Exercise prompt
Reproduce everything in the passage on metatag trademark protection from "While it’s the" down to "India as well.", keeping the wording unchanged.

Given passage
>> begin

What Should Be The Scope Of Trademark Protection Available To Metatags?

 

While it’s the first time in India that trademark protection has been accorded even to invisible meta tags (meta tags are not visible on the web page but only in the HTML version or the source code of the web page), defining the scope of protection that should be accorded to metatags has been quite contentious in USA. Concerns raised there, pursuant to Bombay High Court’s recent order, have become pertinent for India as well.

 

Judiciary in USA has often invoked the doctrine of “initial interest confusion” to establish trademark infringement in case a trademark has been used as part of a meta tag. In Brookfield Communications, Inc. v. West Coast Entertainment2, the defendant was using the trademark MovieBuff of the plaintiffs in its metatags and although there was no evidence of direct confusion , 9th Circuit held defendants liable on the reasoning that using trademark of plaintiff as meta tag is similar to posting the sign of plaintiff in front of defendant’s store and even customers who would have originally preferred plaintiff’s product, once they have entered defendant’s store would settle for it as they would no longer want to take the trouble of going back and looking for plaintiff’s store. Thus,the case considered initial confusion sufficient to determine trademark infringement whether or not there is actual likelihood of confusion on the ground that original website loses business consequent to the initial confusion caused. The judgement has diluted the burden of proof required to establish trademark infringement and is often criticized on this ground. After all in digital world even if the customers are directed to a different website because of initial confusion, once there and realizing it’s not where they intended to be in the first place, they are merely a click away from the original website.

>> end

Recorded data

>> begin

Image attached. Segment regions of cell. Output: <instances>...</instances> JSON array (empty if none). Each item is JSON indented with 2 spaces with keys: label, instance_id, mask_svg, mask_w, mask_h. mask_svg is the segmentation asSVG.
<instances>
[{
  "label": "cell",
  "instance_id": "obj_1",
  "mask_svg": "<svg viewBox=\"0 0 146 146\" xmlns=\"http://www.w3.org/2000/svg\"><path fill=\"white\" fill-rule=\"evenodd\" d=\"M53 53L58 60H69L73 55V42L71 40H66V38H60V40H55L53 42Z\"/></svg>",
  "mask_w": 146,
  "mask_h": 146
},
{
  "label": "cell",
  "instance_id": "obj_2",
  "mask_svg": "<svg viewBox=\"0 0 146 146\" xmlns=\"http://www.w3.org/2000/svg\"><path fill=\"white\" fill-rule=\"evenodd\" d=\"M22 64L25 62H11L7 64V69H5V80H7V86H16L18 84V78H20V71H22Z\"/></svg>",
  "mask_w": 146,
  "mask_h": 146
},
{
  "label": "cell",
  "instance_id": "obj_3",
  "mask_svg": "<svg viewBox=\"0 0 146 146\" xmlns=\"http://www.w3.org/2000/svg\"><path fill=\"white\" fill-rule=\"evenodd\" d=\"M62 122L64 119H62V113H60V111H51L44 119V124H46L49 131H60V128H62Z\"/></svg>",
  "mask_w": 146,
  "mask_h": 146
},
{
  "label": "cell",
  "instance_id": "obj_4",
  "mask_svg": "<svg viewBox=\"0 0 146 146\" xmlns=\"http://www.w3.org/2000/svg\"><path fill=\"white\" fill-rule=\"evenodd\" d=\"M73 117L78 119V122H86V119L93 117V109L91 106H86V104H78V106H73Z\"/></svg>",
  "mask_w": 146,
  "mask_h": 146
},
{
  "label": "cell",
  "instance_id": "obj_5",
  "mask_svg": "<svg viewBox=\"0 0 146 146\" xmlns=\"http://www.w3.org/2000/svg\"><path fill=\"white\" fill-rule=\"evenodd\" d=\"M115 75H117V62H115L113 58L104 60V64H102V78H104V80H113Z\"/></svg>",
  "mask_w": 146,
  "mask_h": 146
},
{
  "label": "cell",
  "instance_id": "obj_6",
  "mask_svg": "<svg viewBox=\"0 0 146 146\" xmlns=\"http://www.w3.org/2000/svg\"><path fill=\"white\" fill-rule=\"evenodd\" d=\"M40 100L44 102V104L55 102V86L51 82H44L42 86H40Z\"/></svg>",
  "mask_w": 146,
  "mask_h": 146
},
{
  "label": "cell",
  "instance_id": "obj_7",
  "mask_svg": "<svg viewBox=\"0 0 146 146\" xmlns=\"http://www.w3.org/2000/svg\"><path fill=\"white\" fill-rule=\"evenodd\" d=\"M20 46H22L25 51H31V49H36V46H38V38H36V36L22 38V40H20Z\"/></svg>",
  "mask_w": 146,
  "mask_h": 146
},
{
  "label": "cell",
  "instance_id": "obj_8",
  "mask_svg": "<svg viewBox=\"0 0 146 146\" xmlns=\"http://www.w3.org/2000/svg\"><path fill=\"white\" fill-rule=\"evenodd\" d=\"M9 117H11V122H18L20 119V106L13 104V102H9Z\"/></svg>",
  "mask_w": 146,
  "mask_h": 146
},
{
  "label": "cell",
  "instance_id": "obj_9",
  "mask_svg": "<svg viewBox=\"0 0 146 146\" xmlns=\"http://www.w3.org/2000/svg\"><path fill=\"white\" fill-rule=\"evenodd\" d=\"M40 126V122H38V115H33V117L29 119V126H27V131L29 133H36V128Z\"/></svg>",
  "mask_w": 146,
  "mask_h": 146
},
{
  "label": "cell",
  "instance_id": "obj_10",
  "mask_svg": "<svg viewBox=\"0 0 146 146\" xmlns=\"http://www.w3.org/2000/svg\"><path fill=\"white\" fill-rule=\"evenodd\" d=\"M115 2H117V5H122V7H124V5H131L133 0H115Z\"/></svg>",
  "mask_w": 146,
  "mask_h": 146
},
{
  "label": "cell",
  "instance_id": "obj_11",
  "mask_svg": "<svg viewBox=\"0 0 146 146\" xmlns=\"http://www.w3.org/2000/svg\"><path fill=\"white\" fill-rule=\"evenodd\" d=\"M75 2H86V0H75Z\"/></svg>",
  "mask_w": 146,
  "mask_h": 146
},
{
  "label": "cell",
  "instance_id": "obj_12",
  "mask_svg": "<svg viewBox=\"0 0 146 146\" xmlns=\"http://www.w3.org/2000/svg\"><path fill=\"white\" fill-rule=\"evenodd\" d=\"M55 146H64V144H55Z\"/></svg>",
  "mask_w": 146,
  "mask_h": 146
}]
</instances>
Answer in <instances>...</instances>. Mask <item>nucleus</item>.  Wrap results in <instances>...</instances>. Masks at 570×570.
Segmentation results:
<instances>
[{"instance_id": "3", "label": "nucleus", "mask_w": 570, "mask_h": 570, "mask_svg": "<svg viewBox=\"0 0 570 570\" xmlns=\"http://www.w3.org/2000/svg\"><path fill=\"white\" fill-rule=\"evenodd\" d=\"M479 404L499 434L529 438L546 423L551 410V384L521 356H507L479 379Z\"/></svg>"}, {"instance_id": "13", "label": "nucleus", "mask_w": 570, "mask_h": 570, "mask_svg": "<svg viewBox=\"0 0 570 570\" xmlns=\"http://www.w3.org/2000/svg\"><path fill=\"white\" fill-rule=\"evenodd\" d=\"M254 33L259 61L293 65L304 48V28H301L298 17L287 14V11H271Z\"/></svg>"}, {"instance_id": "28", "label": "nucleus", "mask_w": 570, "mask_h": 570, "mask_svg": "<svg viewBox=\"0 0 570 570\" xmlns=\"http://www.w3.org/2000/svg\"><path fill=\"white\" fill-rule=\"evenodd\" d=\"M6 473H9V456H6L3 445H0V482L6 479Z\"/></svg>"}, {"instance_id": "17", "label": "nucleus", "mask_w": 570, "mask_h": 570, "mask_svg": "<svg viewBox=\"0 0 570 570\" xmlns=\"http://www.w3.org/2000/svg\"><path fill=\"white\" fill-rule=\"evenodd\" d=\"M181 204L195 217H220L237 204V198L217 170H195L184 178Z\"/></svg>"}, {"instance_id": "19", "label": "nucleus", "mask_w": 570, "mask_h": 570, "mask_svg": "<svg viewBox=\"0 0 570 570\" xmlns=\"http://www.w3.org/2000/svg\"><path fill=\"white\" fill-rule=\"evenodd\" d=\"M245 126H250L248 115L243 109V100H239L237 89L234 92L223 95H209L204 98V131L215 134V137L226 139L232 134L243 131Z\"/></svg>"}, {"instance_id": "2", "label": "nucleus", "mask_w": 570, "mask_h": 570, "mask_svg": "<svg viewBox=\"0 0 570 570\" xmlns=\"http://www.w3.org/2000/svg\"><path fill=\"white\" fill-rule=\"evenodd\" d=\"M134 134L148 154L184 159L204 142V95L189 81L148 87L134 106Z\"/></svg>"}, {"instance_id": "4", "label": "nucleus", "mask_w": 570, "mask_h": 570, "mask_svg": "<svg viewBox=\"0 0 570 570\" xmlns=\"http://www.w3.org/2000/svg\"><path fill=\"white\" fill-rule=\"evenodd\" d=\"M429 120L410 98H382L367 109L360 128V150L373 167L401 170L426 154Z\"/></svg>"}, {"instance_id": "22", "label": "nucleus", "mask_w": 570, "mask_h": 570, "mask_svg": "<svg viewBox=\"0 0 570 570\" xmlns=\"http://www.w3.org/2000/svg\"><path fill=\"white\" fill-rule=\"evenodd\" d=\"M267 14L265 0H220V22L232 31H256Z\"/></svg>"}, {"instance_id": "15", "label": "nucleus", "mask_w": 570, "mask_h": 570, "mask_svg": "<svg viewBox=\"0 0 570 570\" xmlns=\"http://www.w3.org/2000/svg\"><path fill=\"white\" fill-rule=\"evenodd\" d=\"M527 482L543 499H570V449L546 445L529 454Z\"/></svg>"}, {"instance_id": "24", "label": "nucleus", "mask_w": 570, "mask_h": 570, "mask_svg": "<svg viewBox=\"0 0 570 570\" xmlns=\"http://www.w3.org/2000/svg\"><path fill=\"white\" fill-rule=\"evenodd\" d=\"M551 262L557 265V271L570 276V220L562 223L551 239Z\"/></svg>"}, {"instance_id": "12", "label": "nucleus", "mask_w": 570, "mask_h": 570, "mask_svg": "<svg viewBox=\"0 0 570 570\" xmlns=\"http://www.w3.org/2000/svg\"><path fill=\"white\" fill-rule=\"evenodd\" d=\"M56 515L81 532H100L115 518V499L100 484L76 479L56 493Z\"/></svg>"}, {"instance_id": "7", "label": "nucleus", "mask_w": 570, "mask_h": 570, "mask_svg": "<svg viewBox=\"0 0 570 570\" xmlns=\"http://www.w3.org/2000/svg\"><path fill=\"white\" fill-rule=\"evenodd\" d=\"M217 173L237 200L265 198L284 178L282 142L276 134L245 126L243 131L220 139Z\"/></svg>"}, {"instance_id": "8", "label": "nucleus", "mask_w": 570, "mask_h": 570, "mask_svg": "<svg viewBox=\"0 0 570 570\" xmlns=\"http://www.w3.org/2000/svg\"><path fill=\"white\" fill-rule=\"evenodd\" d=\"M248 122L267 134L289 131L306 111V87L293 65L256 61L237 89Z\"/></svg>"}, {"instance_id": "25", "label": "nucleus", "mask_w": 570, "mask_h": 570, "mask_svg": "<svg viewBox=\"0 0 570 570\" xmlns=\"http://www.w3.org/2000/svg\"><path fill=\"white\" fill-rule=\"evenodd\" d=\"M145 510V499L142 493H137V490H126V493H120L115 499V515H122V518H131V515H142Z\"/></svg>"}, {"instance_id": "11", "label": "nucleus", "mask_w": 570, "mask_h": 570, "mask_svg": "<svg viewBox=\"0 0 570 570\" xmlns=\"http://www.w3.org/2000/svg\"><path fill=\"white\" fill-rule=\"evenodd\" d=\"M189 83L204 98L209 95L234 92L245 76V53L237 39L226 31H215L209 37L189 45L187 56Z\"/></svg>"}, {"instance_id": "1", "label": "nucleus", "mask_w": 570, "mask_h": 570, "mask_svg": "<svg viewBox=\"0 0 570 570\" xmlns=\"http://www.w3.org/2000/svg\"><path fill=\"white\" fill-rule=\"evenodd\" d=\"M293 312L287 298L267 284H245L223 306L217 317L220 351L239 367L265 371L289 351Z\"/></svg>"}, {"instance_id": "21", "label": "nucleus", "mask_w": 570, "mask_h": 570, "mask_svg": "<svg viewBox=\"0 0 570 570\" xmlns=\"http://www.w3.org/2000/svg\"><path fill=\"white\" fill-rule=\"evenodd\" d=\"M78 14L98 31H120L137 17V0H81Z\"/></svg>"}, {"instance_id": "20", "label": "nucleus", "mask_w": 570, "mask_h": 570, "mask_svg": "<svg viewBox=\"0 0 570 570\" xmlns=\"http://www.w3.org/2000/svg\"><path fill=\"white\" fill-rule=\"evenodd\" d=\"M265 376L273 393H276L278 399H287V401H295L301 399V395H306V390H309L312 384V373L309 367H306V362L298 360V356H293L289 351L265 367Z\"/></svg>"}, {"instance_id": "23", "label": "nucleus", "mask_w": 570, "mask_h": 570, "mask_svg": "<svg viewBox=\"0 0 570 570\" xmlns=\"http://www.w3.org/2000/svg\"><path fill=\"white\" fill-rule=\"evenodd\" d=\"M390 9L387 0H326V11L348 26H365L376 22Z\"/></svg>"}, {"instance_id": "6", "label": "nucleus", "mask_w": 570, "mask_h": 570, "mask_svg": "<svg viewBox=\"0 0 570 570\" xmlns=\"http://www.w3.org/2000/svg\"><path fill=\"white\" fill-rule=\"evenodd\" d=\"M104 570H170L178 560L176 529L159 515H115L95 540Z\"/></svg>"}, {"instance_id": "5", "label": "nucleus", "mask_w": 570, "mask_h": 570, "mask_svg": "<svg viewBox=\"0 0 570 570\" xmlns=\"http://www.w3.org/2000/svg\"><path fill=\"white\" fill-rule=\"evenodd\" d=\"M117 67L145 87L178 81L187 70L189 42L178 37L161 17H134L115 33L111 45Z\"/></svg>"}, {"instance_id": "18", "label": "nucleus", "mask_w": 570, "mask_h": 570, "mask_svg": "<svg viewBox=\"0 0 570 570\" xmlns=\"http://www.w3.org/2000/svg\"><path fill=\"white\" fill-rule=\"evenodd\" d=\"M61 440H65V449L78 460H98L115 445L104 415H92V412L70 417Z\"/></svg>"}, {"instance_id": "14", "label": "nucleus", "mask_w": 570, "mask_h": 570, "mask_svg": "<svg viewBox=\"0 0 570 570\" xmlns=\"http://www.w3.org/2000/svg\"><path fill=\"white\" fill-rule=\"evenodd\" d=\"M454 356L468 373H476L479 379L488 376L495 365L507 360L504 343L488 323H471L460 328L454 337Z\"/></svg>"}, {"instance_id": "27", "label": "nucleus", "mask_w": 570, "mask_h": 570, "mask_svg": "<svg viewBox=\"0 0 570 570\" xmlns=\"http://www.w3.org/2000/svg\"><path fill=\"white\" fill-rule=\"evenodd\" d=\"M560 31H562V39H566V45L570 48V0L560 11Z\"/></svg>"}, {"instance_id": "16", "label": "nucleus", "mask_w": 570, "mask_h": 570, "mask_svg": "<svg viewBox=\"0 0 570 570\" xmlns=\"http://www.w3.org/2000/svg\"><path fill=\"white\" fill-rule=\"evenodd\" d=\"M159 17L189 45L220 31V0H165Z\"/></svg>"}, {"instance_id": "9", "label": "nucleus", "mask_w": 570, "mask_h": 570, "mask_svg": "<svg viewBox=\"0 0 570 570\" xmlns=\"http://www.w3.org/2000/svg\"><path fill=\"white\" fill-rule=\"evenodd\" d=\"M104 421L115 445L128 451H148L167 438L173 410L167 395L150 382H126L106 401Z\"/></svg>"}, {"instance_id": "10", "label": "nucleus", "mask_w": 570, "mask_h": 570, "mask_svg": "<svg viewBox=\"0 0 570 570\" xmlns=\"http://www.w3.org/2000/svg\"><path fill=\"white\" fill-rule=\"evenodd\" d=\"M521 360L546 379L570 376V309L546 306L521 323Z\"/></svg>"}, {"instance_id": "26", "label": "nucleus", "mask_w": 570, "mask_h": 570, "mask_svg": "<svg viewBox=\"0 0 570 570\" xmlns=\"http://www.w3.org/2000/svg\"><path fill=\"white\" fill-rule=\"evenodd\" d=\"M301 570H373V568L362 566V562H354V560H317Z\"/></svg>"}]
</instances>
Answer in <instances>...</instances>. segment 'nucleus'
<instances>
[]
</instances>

>> end

Result
While it’s the first time in India that trademark protection has been accorded even to invisible meta tags (meta tags are not visible on the web page but only in the HTML version or the source code of the web page), defining the scope of protection that should be accorded to metatags has been quite contentious in USA. Concerns raised there, pursuant to Bombay High Court’s recent order, have become pertinent for India as well.